What we thought at the time was a terrorist attack but turned out later to be an unfortunate accident involving a truck carrying something explosive, missed me and my family by literal seconds (as in it happened where we were just sitting and if we hadn’t moved, would have hit us directly). The driver sadly didn’t make it, but somehow no one else was killed or too badly hurt. But the noise, not just the explosion, but the kind of screaming you hear right after, and the people covered in blood and in shock, those things never leave you.
One time we arrived at a train station drunk, and decided to cross the train tracks, instead of walking through the underpass tunnel. Just when I was jumping to the tracks, my friend stopped me and a train that I hadn’t noticed passed the station full speed.

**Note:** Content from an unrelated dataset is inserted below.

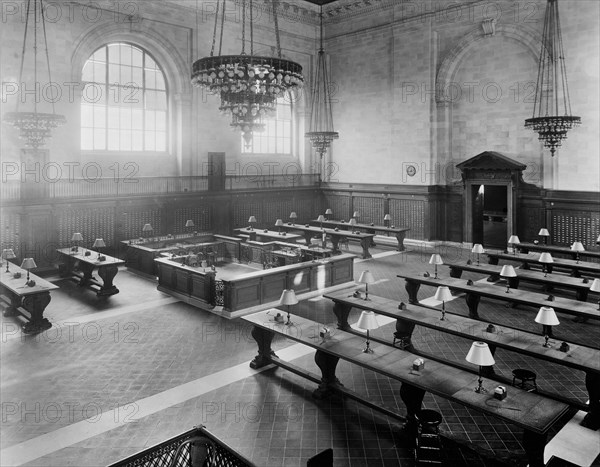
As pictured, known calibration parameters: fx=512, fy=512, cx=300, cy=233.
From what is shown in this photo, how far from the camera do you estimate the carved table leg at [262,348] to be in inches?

We crossed the tracks anyway. Between the tracks there’s a fence and I cut my pants from the crotch when I climbed over it. Later my mom noticed the cut and said: “I hope you haven’t been crossing railway tracks”. “Of course not”, I replied. To this day I wonder how the fuck she knew!! We didn’t even live close to any railway tracks.
nearly drowning because i over estimated my swimming ability and stamina.
Just because I’m a pedantic fuck, you *overestimated not underestimated.
I’m glad you’re ok though.
I was living next to a sea most of my childhood, and we called this “Wednesday”
Seriously though it’s impressive the only person I knew drowning during my childhood in our little town was some guy who fell in water piss drunk and got stuck under dock.
in my situation i was trying to cross a lake. tried to stay calm and just tread water, but i was too exhausted and kept going under. luckily a lady in a small boat threw a couple fun noodles to me and that was enough to help me back to shore.
its hazy now but i think i tried floating on my back and doing butterfly strokes at some point but i think i just panicked when i started feeling tired.
I had several nearby situations during early autumn storms, the waves and the stream gets crazy strong but it’s fun to swim there on the base rock beach. Sometimes it’s just crazy difficult to get out of the water. You can be swimming with all your power 1 meter off the safe
Crazy ex told me she was pregnant. Thankfully, She lied.